Not if the only way is for the collection to ask the value. My answer was to sffc who was proposing that
19:01
<rbuckton>
equals/hash does not preclude CompositeKey, but rather is the building block a CompositeKey could be built on. It's also the building block using a Uri as a key could be built on too.
19:02
<bakkot>
It's not something you could build CompositeKey on because CompositeKey has === equality
19:02
<bakkot>
and === will never invoke a userland equals
19:03
<shu>
i missed that there was a configuration of the new direction that has new objects that have special ===?
19:03
<rbuckton>
If we could have CompositeKey have === equality, why would we not have R&T have === equality?
19:03
<shu>
that isn't any more acceptable than the R&T's overloading of ===
19:03
<bakkot>
i missed that there was a configuration of the new direction that has new objects that have special ===?
the CompositeKey thing he presented, with interning, which is already being done in userland
19:03
<littledan>
can we change indexOf just for these new objects?
19:04
<bakkot>
it was not one ACE advocated for
19:04
<shu>
the CompositeKey thing he presented, with interning, which is already being done in userland
tools compile away === or something?
19:04
<bakkot>
no I mean they do interning
19:05
<Ashley Claymore>
can we change indexOf just for these new objects?

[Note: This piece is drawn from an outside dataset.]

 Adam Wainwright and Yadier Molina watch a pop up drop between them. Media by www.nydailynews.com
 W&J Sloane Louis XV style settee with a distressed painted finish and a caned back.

I assumed 'no', but never asked
19:05
<shu>
no I mean they do interning
oh by "===" you mean they do interning?
19:05
<shu>
i see, ok
19:05
<bakkot>
https://github.com/benjamn/immutable-tuple/blob/485b32326349cb0329c749090cebf43f8359fa12/src/tuple.js#L12-L19
19:06
<rbuckton>
Isn't the discussion around CompositeKey predicated on R&T not having === equality? I have concerns about the GC overhead associated with CompositeKey using something like weakmaps/maps as either CompositeKey("a") leaks forever, or it requires a FinalizationRegistry and the GC overhead for tracking/collection the object.
19:06
<littledan>
Isn't the discussion around CompositeKey predicated on R&T not having === equality? I have concerns about the GC overhead associated with CompositeKey using something like weakmaps/maps as either CompositeKey("a") leaks forever, or it requires a FinalizationRegistry and the GC overhead for tracking/collection the object.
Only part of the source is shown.